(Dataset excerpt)
•••

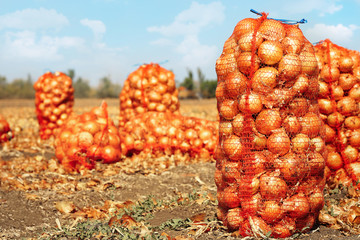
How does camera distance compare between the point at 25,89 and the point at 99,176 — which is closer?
the point at 99,176

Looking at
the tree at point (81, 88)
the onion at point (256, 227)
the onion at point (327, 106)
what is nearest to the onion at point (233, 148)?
the onion at point (256, 227)

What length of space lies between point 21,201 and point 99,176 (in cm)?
120

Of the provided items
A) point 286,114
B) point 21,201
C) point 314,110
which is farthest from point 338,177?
point 21,201

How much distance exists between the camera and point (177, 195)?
4242 mm

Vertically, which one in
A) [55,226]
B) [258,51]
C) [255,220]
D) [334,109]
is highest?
[258,51]

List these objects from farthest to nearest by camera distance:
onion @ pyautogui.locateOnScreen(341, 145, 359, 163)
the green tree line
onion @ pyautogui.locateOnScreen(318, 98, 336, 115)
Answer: the green tree line
onion @ pyautogui.locateOnScreen(341, 145, 359, 163)
onion @ pyautogui.locateOnScreen(318, 98, 336, 115)

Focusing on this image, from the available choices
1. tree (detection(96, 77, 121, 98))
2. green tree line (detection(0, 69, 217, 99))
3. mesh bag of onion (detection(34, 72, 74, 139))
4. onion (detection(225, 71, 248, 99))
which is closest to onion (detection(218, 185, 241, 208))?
onion (detection(225, 71, 248, 99))

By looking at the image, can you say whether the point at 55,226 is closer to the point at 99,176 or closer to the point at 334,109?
the point at 99,176

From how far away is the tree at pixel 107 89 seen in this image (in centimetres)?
3700

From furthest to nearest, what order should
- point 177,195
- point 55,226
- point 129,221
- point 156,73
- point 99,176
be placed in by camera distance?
point 156,73, point 99,176, point 177,195, point 55,226, point 129,221

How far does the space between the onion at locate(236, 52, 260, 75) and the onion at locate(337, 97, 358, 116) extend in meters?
1.50

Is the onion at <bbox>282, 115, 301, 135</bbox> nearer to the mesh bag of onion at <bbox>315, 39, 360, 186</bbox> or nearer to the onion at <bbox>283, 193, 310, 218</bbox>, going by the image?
the onion at <bbox>283, 193, 310, 218</bbox>

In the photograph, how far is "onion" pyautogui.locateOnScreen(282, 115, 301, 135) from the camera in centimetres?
271

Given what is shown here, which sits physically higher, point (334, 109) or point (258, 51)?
point (258, 51)
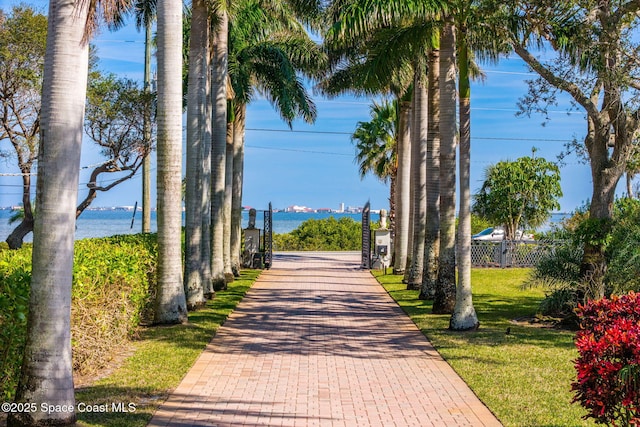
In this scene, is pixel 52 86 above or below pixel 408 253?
above

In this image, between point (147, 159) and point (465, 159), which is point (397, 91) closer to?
point (147, 159)

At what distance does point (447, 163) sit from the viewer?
16.8 metres

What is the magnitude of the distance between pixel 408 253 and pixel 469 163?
39.2 feet

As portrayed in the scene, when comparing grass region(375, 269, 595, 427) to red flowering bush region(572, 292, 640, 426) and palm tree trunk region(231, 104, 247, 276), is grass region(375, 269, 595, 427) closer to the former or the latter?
red flowering bush region(572, 292, 640, 426)

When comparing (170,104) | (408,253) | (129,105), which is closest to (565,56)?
(170,104)

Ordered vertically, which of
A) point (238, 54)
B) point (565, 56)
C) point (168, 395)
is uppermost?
point (238, 54)

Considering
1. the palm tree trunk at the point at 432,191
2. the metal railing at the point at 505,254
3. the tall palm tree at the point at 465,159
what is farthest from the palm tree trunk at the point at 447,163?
the metal railing at the point at 505,254

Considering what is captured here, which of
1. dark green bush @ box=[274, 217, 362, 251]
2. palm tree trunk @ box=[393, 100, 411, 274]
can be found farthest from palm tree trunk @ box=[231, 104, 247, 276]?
dark green bush @ box=[274, 217, 362, 251]

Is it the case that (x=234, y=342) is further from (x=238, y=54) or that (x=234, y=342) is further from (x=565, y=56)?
(x=238, y=54)

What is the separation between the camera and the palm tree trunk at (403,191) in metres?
28.3

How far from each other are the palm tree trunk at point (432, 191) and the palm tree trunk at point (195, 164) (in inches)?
225

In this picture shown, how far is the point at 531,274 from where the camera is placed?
1734cm

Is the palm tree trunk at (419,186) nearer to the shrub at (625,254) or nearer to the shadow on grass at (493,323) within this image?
the shadow on grass at (493,323)

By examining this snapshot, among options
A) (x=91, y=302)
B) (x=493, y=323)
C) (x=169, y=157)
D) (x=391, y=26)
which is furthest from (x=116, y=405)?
(x=391, y=26)
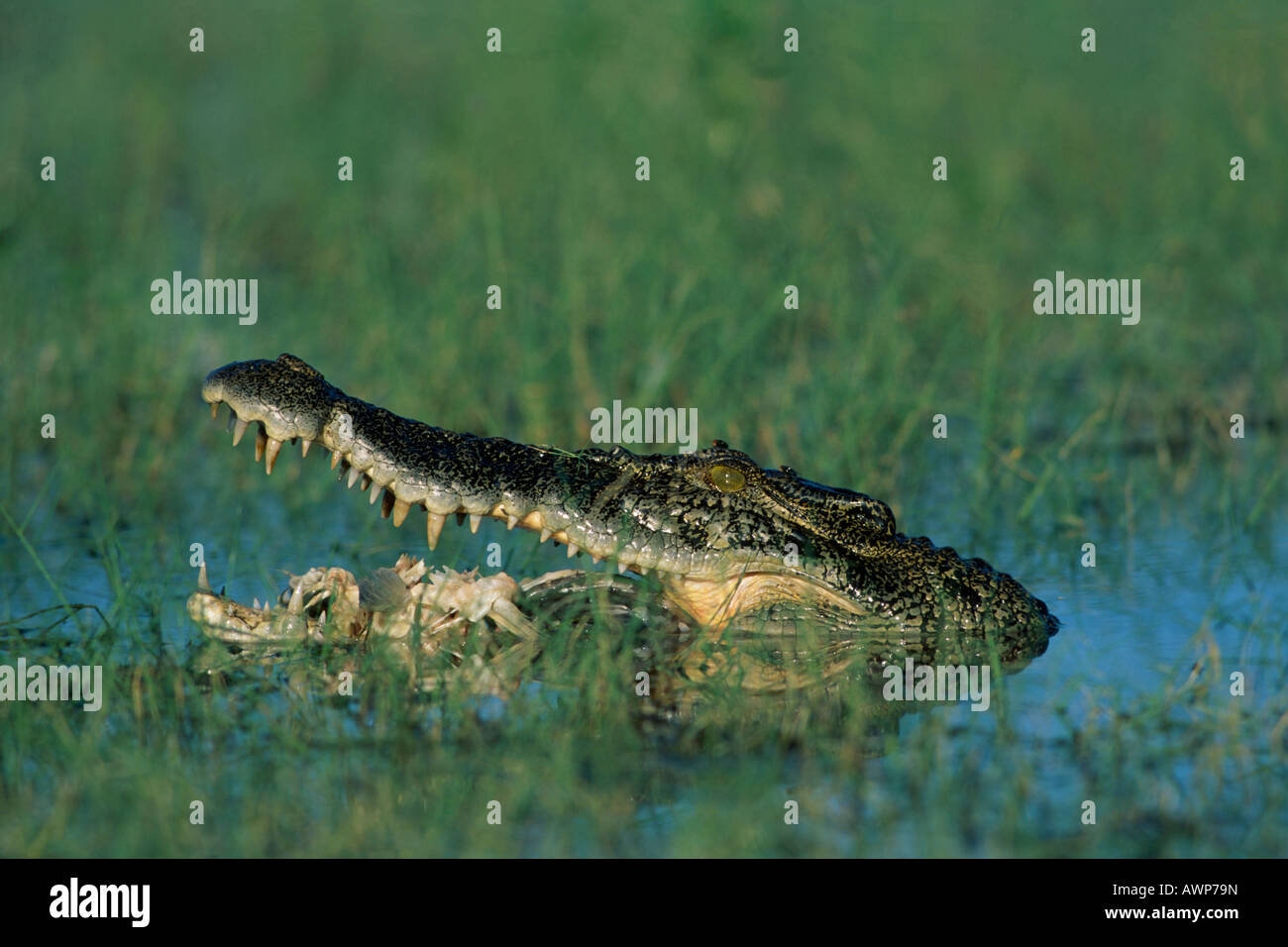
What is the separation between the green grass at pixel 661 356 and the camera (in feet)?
12.9

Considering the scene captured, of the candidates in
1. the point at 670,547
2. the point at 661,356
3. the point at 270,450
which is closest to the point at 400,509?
the point at 270,450

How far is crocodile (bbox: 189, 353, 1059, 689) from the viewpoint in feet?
15.7

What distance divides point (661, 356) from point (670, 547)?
7.23 feet

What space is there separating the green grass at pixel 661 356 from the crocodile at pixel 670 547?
0.85ft

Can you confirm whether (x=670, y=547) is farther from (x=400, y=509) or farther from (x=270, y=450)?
(x=270, y=450)

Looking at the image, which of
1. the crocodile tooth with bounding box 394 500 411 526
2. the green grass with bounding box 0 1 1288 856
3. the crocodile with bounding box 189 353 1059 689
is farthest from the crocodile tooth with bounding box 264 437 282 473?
the green grass with bounding box 0 1 1288 856

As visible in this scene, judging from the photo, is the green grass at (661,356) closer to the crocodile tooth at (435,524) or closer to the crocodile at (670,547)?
the crocodile at (670,547)

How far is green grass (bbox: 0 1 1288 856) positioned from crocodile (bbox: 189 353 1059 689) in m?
0.26

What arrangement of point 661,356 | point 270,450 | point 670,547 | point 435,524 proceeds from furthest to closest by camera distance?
point 661,356, point 670,547, point 435,524, point 270,450

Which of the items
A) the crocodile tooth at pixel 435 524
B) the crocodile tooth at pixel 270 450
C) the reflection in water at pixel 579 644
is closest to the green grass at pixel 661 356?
the reflection in water at pixel 579 644

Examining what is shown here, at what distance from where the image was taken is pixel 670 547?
504 cm

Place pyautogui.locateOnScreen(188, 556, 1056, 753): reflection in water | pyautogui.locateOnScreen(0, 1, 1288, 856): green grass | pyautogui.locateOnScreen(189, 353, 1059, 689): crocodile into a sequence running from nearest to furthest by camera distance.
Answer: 1. pyautogui.locateOnScreen(0, 1, 1288, 856): green grass
2. pyautogui.locateOnScreen(188, 556, 1056, 753): reflection in water
3. pyautogui.locateOnScreen(189, 353, 1059, 689): crocodile

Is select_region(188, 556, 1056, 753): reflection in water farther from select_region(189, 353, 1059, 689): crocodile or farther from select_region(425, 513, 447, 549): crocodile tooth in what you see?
select_region(425, 513, 447, 549): crocodile tooth
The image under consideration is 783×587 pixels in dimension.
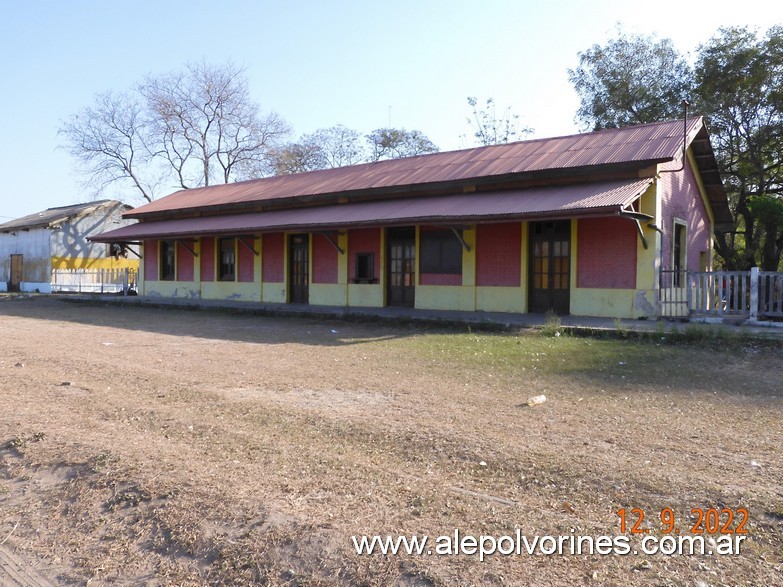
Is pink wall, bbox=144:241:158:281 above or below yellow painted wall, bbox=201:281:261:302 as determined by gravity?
above

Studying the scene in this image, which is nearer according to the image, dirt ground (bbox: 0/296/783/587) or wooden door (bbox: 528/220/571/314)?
dirt ground (bbox: 0/296/783/587)

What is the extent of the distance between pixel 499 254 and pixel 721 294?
5.17 m

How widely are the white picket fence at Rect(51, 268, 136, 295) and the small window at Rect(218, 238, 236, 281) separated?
756cm

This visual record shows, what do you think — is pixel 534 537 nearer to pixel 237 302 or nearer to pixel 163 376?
pixel 163 376

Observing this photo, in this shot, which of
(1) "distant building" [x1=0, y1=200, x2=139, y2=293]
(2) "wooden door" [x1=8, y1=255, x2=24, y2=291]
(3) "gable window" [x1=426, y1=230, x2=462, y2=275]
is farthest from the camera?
(2) "wooden door" [x1=8, y1=255, x2=24, y2=291]

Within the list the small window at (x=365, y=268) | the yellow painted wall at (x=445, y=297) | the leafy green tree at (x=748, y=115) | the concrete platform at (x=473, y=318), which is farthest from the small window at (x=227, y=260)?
the leafy green tree at (x=748, y=115)

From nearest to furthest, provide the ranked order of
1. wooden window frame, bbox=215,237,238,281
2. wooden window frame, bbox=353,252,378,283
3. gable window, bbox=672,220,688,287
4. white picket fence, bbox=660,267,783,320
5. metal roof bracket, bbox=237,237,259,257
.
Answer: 1. white picket fence, bbox=660,267,783,320
2. gable window, bbox=672,220,688,287
3. wooden window frame, bbox=353,252,378,283
4. metal roof bracket, bbox=237,237,259,257
5. wooden window frame, bbox=215,237,238,281

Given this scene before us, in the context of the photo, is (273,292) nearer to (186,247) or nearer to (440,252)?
(186,247)

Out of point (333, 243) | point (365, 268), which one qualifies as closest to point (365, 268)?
point (365, 268)

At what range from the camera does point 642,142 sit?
47.8 ft

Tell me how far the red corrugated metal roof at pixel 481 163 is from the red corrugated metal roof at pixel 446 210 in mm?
603

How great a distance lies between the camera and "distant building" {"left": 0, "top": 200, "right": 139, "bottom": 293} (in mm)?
32562

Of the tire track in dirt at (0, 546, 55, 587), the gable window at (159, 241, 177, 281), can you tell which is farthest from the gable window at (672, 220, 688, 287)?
the gable window at (159, 241, 177, 281)

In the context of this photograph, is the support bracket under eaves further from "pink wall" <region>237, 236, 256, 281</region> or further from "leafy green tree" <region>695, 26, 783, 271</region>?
"pink wall" <region>237, 236, 256, 281</region>
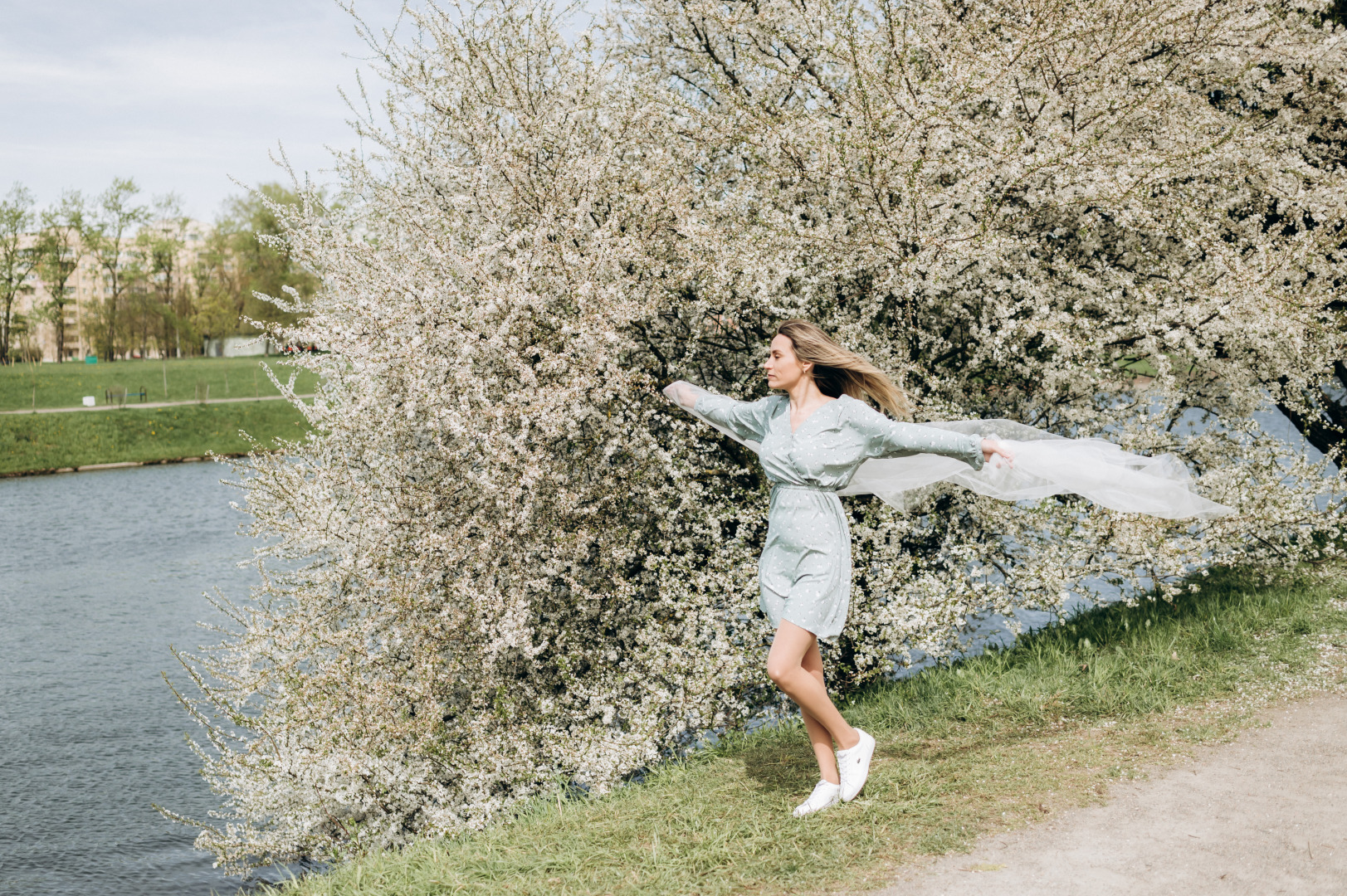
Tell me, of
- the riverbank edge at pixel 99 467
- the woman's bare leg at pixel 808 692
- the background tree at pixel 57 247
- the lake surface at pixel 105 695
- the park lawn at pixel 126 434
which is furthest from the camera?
the background tree at pixel 57 247

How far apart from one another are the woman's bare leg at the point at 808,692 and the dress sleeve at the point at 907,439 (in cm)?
98

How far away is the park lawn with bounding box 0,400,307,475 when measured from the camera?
37.2m

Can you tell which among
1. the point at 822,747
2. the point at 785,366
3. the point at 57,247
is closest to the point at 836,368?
the point at 785,366

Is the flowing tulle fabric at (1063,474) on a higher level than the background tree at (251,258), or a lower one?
lower

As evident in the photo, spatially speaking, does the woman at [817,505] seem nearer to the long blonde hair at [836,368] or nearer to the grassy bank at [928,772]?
A: the long blonde hair at [836,368]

•••

▶ WRITTEN PROBLEM
The pictures stay out; repeat exactly the lines from the one with "Of the tire" to the end of the entries above, and nothing else.

▶ TASK RESULT
Of the tire track in dirt at (0, 546, 55, 587), the gable window at (159, 241, 177, 281), can you tell which is farthest from the gable window at (672, 220, 688, 287)?
the gable window at (159, 241, 177, 281)

In the context of this photograph, is the support bracket under eaves further from "pink wall" <region>237, 236, 256, 281</region> or further from "leafy green tree" <region>695, 26, 783, 271</region>?
"pink wall" <region>237, 236, 256, 281</region>
Tell me, of
- the riverbank edge at pixel 99 467
- the woman's bare leg at pixel 808 692
- the background tree at pixel 57 247
- the lake surface at pixel 105 695
- the park lawn at pixel 126 434
which is furthest from the camera?
the background tree at pixel 57 247

How far apart from one another are the woman's bare leg at the point at 808,692 and the dress sleeve at the point at 907,439 (in cm)?
98

How far away is the park lawn with bounding box 0,400,307,475 when measured from the camera?
37.2m

Can you tell which among
1. the point at 822,747
2. the point at 785,366
3. the point at 57,247
is closest to the point at 836,368?
the point at 785,366

Is the flowing tulle fabric at (1063,474) on a higher level than the background tree at (251,258), or a lower one?
lower

As evident in the photo, spatially speaking, does the woman at [817,505] seem nearer to the long blonde hair at [836,368] or nearer to the grassy bank at [928,772]?
A: the long blonde hair at [836,368]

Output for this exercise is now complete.